Josh Goodman is a former staff writer for GOVERNING..E-mail: firstname.lastname@example.org
At this point, virtually everyone thinks that Illinois is better off without Blagojevich as the state's governor. He embarrassed the state, he distracted from serious work that needed to get done and he very well might have engaged in criminal behavior.
Plus, it's pretty clear that Illinois legislators were within their rights to remove Blagojevich from office. The Illinois Constitution doesn't require that the governor have committed high crimes and misdemeanors to be removed. It doesn't require proof beyond a reasonable doubt. It actually, so far as I can tell, doesn't require evidence of anything in particular for a governor to lose his job.
In a way, though, that makes evaluating the process of the Blagojevich proceedings more important. Without clear constitutional guidance, the legislature set a precedent as to what the standards will be to remove governors in the future. So, it's worth asking whether the standards they used were fair.
Blagojevich has made a bunch of arguments about the unfairness of the process, some of which are exaggerations. The Associated Press did a great job of checking the facts on many of the governor's claims. For example, he couldn't call witnesses on his own, but he could have asked for witnesses to be called. He didn't take advantage of that opportunity.
But, his antics aside, I do think Blagojevich has a point. The prospect of a criminal trial for the governor seriously limited his ability to defend himself during impeachment.
The governor was forbidden from calling as witnesses in the impeachment case some people who might be witnesses in the federal investigation against him -- in other words, the exact people who know best what Blagojevich did and didn't do.
Nor did any members of the Illinois legislature hear more than brief snippets of the recorded conversations that are the basis of the criminal complaint against Blagojevich. In other words, legislators in Illinois have, to a large extent, taken Patrick Fitzgerald at his word.
if that was a reasonable thing to do in this case, it's a questionable
standard to set. It's easy to imagine a scenario where the governor is
the ethical one and the U.S. Attorney is the one up to mischief. No
criminal court in the United States would prevent a defendant from
hearing the evidence against him or questioning the relevant witnesses.

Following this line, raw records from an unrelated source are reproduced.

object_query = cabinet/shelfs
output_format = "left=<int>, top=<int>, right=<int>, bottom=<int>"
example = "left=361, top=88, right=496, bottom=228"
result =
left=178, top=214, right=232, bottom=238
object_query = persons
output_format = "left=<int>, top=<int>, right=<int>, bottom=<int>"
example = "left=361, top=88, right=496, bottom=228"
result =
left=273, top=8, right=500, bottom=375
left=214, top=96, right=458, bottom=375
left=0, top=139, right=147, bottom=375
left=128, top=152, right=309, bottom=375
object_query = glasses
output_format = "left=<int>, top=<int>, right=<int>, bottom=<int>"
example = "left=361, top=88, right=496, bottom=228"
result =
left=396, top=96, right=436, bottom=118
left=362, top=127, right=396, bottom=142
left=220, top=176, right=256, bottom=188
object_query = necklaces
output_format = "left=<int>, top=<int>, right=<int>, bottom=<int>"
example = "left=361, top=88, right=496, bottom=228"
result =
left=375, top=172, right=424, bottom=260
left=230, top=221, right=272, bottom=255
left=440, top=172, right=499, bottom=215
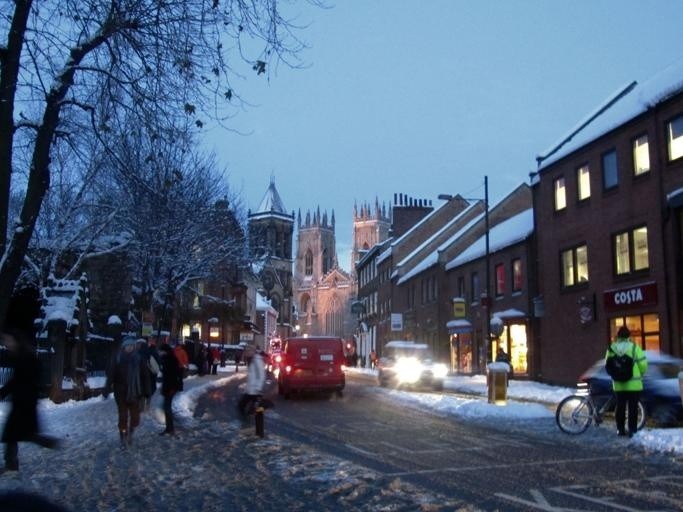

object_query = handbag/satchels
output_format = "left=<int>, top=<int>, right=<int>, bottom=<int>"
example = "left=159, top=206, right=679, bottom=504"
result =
left=147, top=354, right=159, bottom=374
left=245, top=394, right=274, bottom=416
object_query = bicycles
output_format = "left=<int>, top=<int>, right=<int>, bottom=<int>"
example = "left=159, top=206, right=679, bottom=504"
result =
left=555, top=376, right=647, bottom=435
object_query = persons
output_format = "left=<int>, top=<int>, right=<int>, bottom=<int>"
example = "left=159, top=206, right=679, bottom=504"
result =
left=0, top=325, right=64, bottom=476
left=173, top=343, right=189, bottom=392
left=237, top=342, right=273, bottom=434
left=352, top=351, right=358, bottom=367
left=101, top=336, right=152, bottom=453
left=211, top=347, right=220, bottom=375
left=368, top=350, right=377, bottom=369
left=157, top=344, right=184, bottom=437
left=605, top=325, right=647, bottom=439
left=135, top=336, right=159, bottom=425
left=496, top=348, right=508, bottom=387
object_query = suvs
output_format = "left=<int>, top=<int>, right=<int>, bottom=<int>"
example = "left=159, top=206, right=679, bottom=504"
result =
left=276, top=336, right=346, bottom=399
left=377, top=341, right=443, bottom=392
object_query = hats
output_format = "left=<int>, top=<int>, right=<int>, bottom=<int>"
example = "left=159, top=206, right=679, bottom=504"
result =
left=617, top=326, right=631, bottom=338
left=121, top=335, right=136, bottom=347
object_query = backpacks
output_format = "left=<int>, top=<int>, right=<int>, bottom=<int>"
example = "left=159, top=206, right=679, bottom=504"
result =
left=605, top=342, right=636, bottom=383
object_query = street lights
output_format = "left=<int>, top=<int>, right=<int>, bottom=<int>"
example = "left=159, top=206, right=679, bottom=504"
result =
left=436, top=175, right=494, bottom=362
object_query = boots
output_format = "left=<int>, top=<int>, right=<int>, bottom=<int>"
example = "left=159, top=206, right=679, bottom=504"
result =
left=129, top=425, right=136, bottom=442
left=119, top=429, right=128, bottom=450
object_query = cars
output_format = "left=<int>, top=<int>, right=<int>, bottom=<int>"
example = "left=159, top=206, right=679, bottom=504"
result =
left=580, top=350, right=683, bottom=428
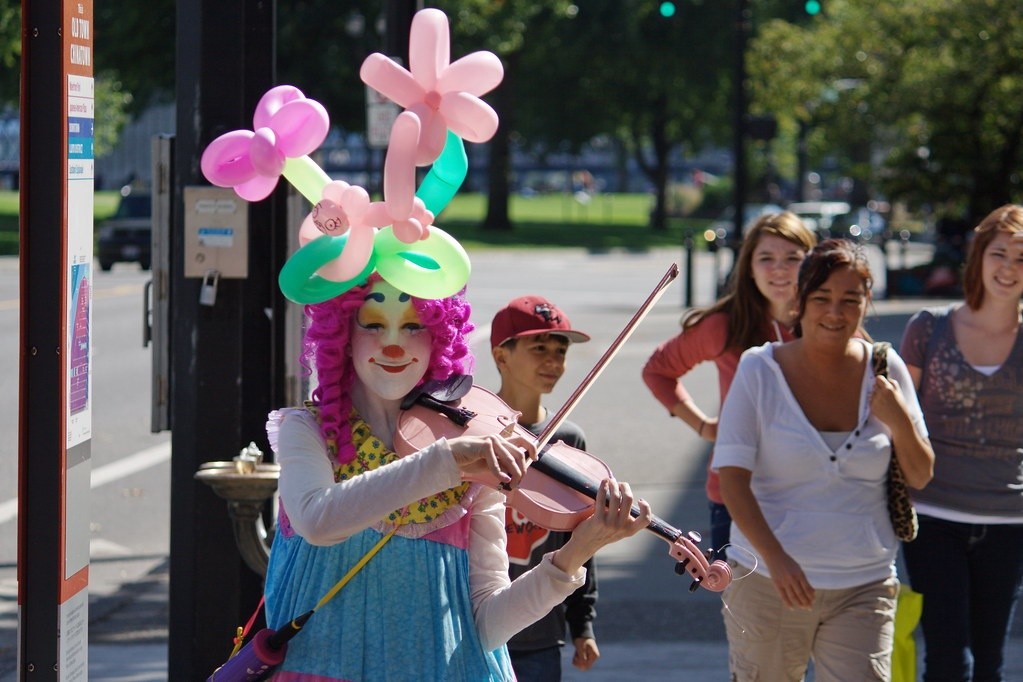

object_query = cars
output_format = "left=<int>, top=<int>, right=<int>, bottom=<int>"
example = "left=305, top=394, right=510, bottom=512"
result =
left=99, top=189, right=150, bottom=275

Of course, the point that people make over and over again about Blagojevich's impeachment is that the process is political, not criminal. He's not going to jail (yet). He's merely being removed from office.
"Merely," though, isn't quite appropriate. Removing an elected official from office before his term is up, in effect suspending the standard rules of democracy, is a very serious thing. Why, exactly, shouldn't the standards of the 6th Amendment of the U.S. Constitution also apply to impeachment proceedings?
In the end, all of this discussion of the process might be less important than I'm making it sound. The legislature had an obligation to do what's best for Illinois. Illinois, pretty clearly, needed a new governor. However, if the case resulted not only in a new governor, but also a new assessment of just how bad a public official has to behave to be impeached and convicted in Illinois and just how that process should work, something good might come out the tumultuous tenure of Rod Blagojevich.